Sophie’s voice is agitated. “Oh, my God, you guys, I just got the worst news! You won’t believe it!”

Barclay says, “What? What?”

It’s almost midday, and the skaters are already doing their thing, and the colors are bright because it’s autumn. No time is as perfect as autumn, even if you’re a development girl on the phone with hack publicists and you are late. Madison listens absently and walks down to the edge of the rail overlooking the rink. The holidays feel like some fever up ahead, and that’s what she’ll remember thinking when Sophie breaks the news that this girl she knows, Samantha Lee, from one of the galleries — beautiful girl, knows a ton of people — she was walking in midtown yesterday and this guy, some guy, he just came up behind her and he just smashed her head with a brick, just took this brick and swung it at her head and just totally knocked her out, like, knocked her down on the street, and then she was on the street with her skull all smashed in and bleeding and everything.

“Oh, my God,” Barclay says. “That is so awful. That is so horrible. That is so sad. Is she dead?”

“She’s in the hospital. It’s all over the papers.”

Madison says, “Did she go to Lenox Hill? She should definitely go to Lenox Hill.”

“What party did she come to?” Barclay asks.

“She came to a lot of parties,” Sophie says. “You know who she is. She was going out with that guy, what was his name, the painter guy.”

And that’s what Madison takes with her, along with her impatience and her irritation, on the way into the office. She is carrying the name of a woman who got her head smashed in by some guy on the street, and it’s all kind of too much, the prospect of Vanessa is too much, so she pretty much turns right around and leaves, to meet Zimri, the Internet start-up guy, for lunch at the new Indian place on Forty-eighth Street, because why not? Madison likes a guy who doesn’t have to look through a hundred calendar pages before he can make a lunch date, or who at least has an efficient secretary, and she also really likes a guy who is standing when she comes in. Slow this instant down for a second, how about? Because the most important part of the day is the part you spend at lunch, and she does the important phone calls in the cab and then she just goes straight to lunch, because lunch is a legitimate expression of business.

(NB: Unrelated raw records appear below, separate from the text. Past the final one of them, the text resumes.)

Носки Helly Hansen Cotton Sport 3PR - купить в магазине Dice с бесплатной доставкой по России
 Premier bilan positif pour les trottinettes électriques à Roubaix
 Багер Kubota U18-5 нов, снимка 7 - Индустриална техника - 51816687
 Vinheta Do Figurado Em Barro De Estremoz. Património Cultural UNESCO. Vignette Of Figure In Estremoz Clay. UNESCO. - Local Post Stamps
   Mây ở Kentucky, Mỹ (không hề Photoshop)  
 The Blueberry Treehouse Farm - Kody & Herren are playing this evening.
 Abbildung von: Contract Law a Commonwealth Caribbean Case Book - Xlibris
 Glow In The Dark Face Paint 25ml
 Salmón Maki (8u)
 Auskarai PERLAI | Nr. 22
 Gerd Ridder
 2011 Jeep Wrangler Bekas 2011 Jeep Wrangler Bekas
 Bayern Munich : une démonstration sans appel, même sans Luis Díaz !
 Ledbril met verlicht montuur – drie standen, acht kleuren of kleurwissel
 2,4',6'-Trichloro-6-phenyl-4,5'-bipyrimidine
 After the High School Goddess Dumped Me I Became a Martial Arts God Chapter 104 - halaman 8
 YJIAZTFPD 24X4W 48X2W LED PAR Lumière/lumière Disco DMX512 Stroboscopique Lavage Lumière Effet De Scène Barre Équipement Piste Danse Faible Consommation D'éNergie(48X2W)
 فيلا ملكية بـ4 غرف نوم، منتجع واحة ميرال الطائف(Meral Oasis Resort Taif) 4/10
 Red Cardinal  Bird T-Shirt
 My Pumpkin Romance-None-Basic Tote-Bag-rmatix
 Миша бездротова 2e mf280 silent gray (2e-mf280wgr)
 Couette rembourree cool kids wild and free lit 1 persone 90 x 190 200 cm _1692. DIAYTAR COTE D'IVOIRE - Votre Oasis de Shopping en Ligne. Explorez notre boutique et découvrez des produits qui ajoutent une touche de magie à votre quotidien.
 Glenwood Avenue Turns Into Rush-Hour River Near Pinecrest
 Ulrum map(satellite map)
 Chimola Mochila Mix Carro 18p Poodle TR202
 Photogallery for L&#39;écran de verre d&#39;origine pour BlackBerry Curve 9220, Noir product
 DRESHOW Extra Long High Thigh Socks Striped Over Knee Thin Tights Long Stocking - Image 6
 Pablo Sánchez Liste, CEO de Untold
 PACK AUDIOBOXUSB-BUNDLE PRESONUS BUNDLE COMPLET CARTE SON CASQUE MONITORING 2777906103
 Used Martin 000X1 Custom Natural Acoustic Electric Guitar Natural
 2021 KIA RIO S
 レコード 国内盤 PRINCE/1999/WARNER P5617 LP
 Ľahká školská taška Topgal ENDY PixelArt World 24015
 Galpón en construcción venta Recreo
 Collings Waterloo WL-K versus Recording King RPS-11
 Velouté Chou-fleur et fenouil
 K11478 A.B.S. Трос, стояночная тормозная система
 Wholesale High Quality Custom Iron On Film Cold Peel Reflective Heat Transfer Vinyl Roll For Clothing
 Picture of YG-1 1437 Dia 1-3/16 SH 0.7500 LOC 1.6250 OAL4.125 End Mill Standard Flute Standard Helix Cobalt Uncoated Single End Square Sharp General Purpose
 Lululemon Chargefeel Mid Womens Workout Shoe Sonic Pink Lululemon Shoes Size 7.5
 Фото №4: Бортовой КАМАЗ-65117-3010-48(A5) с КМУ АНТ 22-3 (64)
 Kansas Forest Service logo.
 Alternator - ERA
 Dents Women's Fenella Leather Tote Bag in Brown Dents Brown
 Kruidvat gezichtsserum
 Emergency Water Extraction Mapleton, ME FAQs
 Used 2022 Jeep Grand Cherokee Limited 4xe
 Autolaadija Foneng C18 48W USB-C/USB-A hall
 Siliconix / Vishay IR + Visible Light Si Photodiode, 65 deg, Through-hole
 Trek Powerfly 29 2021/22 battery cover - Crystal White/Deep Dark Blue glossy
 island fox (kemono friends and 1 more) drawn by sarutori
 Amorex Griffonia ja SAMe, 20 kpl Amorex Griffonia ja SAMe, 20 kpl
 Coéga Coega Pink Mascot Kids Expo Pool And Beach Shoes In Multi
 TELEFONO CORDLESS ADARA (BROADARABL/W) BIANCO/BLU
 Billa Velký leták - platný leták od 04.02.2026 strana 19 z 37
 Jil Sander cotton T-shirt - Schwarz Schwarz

Zimri Enderby is pleased to meet her, and Zimri is cute, and Zimri has an oblique smile that is endearing and impossible to pin down at the same time, like no matter what you say to him, you will not be able to figure out what he thinks. He holds her seat for her, and touches her on the biceps, just faintly, a brushing past of the fingertips, like he’s the archaeologist and she’s the intact vase in the peat bog, and then he sits. There’s something stern about Zimri Enderby. That’s what Madison thinks, even though he also has a button-down collar on his shirt, it’s so frigging preppie, are Mormons preppies? And he orders everything as if he’s familiar with it. Well, so he’s a Mormon who knows how to order Indian food. And pleasantries get exchanged, according to some etiquette manual of pleasantries. Zimri hints about how he thinks the election will turn out, and Madison is tempted to say something, but the Vanderbilt girls, when they decided that Madison was the selection for this month, they insisted that she not say anything about politics for the entire month, no matter what, because no one pays any attention to politics anyhow and no one ever got a business started by caring about politics. The only thing you need to know about politics is that a check of a certain size will buy you access to politicians of any party at any time. Ten thousand bucks gets you all the access you need. Zimri is the kind of guy who could write a check of a certain size.